▶ [DOCUMENT EXCERPT]:
In this scenario, we will be interested in estimating the regression function \(r(x)=E(Y|X=x)\) with our data. We are under the assumption that the relationship between attack, our \(X\), and special attack, \(Y\).
pokemon <- read_csv("../../data/pokemon.csv")
names(pokemon) <- gsub(" ", "", names(pokemon))
pokemon_sub <- pokemon %>% filter(Type1 %in% c("Water", "Fire", "Grass"))
pokemon_sub <- pokemon_sub %>% filter(Generation!=6)
ggplot(pokemon_sub, aes(x=Attack, y=Sp.Atk)) +
geom_point(alpha=0.5) +
xlab("attack") +
ylab("special attack") +
ggtitle("Attack v. Special Attack in Water, Fire, and Grass Pokemon") +
theme_minimal()
To estimate our regression function, we use the least squares method which minimizes the sum of squares of vertical differences from the regression line to the observed values.
Our data are in the format \((X_1, Y_1), ..., (X_n, Y_n)\) where \(n=\) 216 is the total number of rows in the following dataframe. Here is a preview of the first 6 Pokemon in the dataset with their types and attack stats.
pokemon_sub %>% select(Name, Type1, Type2, Attack, Sp.Atk) %>% head
Our goal is to predict \(Y\), a Pokemon’s special attack stat, based on its attack stat \(X\). Recall that our regression function was \(r(x)=E(Y|X=x)\). We can interpret this expectation as what we would expect of our variable \(Y\) given that we are only looking at a “vertical strip” at some given \(X=x\).
For example, if we were interested in \(E(Y|X=95)\), we would be concerning ourselves with the data lying only on the vertical segment below.
segment_values <- pokemon_sub %>% filter(Attack==95) %>% summarize(min=min(Sp.Atk), max=max(Sp.Atk))
ggplot(pokemon_sub, aes(x=Attack, y=Sp.Atk)) +
geom_segment(aes(y=55, yend=125, x=95, xend=95), col="red3", lwd=1.5, alpha=0.25) +
geom_point(alpha=0.5) +
xlab("attack") +
ylab("special attack") +
ggtitle("Attack v. Special Attack in Water, Fire, and Grass Pokemon") +
theme_minimal()
Based on our data, our plug-in estimator for \(E(Y|X=x)\) is the mean within that vertical strip. We calculate this to be \(\approx 93.67\).
pokemon_sub %>% filter(Attack==95) %>% summarize(sp_attack_mean=mean(Sp.Atk))
Our ideal linear regression function for special attack on attack draws a line through our data points such that the distances between our observed values of special attack \(Y_i\) are communally as close to our predicted values \(\hat{Y}_i\) as possible. We will be predicting \(E(Y|X=x)\) with the plug-in estimate of the mean for that strip based on our data. Based on proof from Adhikari, these stripwise estimators are the least squares predictors for \(Y|X\).

▶ [DATA EXTRACT]:
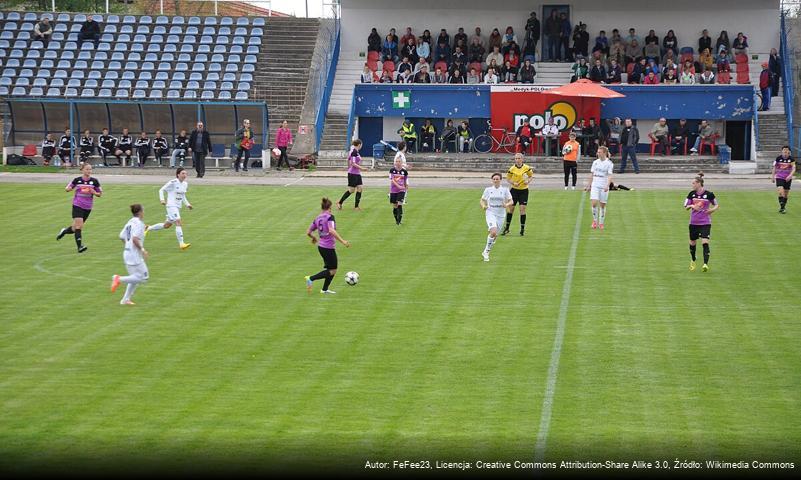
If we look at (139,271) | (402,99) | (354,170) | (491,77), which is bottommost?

▶ [TASKS TO PERFORM]:
a: Which columns does the Pokemon regression excerpt select for its preview of the first six Pokemon?
b: In the Pokemon regression excerpt:
(i) How many rows are in the dataframe?
(ii) Which generation is filtered out of the data?
(iii) What is the calculated mean special attack within the strip where attack equals 95?
c: Can you copy everything in the Pokemon regression excerpt from "Based on our data, our" down to "predictors for \(Y|X\)."?
The data here have no connection to the Pokemon regression excerpt.

▶ [EXPECTED RESULTS]:
a: Name, Type1, Type2, Attack, Sp.Atk

b:
(i) 216
(ii) Generation 6
(iii) Approximately 93.67

c:
Based on our data, our plug-in estimator for \(E(Y|X=x)\) is the mean within that vertical strip. We calculate this to be \(\approx 93.67\).
pokemon_sub %>% filter(Attack==95) %>% summarize(sp_attack_mean=mean(Sp.Atk))
Our ideal linear regression function for special attack on attack draws a line through our data points such that the distances between our observed values of special attack \(Y_i\) are communally as close to our predicted values \(\hat{Y}_i\) as possible. We will be predicting \(E(Y|X=x)\) with the plug-in estimate of the mean for that strip based on our data. Based on proof from Adhikari, these stripwise estimators are the least squares predictors for \(Y|X\).